カメレオン王子と一人ぼっちの小鳥ちゃん
☆琴梨side☆
「どこに行くの?」
「駅前通りにある『ブリス』っていう美容院。」
「び……美容院??」
「本屋の向かいにあるから。」
「それって……
礼音くんの髪を切るのを……
私が見ているってことかな……」
そうだよね。
きっとそうだよね。
私の髪を切るなんてことは……
「は?
俺はこの髪型が気に入っているから、
切る必要ないし。」
「それって……」
「そう。琴梨の髪を切りに行く。
俺好みの髪型にしてもらうから、安心して。

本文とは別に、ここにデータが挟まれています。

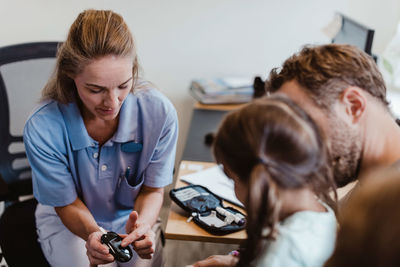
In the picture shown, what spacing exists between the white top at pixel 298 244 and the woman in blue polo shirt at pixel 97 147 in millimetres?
487

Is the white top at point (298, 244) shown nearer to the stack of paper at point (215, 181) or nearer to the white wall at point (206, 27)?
the stack of paper at point (215, 181)

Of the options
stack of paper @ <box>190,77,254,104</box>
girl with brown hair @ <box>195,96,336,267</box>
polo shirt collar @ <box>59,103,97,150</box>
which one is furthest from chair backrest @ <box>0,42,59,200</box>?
girl with brown hair @ <box>195,96,336,267</box>

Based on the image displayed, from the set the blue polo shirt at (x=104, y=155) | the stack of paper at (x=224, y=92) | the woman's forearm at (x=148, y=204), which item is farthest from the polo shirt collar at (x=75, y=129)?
the stack of paper at (x=224, y=92)

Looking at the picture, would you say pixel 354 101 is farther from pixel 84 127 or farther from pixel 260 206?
pixel 84 127

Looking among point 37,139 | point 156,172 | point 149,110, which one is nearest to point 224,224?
point 156,172

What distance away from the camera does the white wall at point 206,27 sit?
211cm

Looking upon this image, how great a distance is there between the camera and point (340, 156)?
3.37ft

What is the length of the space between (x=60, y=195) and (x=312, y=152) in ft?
2.76

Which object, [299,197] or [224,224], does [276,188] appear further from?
[224,224]

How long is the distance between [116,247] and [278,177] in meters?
0.59

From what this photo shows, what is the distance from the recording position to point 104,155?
4.58 ft

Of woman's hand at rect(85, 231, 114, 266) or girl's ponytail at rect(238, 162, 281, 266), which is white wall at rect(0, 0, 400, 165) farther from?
girl's ponytail at rect(238, 162, 281, 266)

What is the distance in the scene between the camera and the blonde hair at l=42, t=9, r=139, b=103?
4.04 feet

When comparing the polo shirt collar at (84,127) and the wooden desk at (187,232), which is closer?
the wooden desk at (187,232)
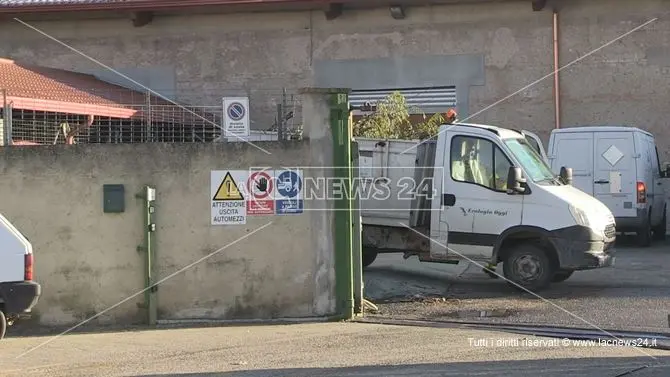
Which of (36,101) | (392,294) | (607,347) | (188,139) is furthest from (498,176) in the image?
(36,101)

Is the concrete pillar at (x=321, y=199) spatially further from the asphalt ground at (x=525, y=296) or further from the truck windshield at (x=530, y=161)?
the truck windshield at (x=530, y=161)

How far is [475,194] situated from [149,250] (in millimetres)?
4543

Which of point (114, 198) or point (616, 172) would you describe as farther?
point (616, 172)

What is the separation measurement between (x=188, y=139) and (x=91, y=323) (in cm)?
305

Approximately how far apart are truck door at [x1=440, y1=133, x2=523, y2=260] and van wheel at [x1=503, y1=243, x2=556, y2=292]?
38 cm

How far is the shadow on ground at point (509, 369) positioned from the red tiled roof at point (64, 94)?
6.55 metres

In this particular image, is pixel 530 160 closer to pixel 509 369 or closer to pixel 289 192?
pixel 289 192

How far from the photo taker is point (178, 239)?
9.84 metres

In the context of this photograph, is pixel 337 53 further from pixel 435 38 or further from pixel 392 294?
pixel 392 294

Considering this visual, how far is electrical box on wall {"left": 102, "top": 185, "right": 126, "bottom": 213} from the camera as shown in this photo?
980cm

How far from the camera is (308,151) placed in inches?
386

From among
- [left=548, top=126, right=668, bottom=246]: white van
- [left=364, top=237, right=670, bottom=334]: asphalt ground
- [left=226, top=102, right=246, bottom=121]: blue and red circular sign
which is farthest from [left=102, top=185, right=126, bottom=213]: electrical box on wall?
[left=548, top=126, right=668, bottom=246]: white van

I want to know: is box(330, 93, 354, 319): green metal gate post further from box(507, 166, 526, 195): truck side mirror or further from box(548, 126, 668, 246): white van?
box(548, 126, 668, 246): white van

」
え??
私の髪を……切る?
どんな髪型にするつもりなんだろう……
そりゃ、
私の髪型がダサいってことくらいわかっている。
前髪はメガネが隠れるほど長いし、
腰の下まで伸びた髪は、
いつも首あたりで一つ縛り。
でも、これが一番安心する。
教室で、
自分の存在感を消すための髪型だから。
「私……帰る……」
「琴梨、待って。
とりあえず、美容院までは来て。
切るかどうかは、
その時に決めてくれればいいから。」
なんで礼音くんは、
私の髪を切りたがるんだろう……
いつもは上から目線で命令口調なのに、
そんな悲しそうな目で見つめられたら、
NOとは言えないよ。
「わかった……」
「よかった。」
礼音くんは
心から安心したような笑顔を向けると、
『先に行ってるからな』と言って、公園を出た。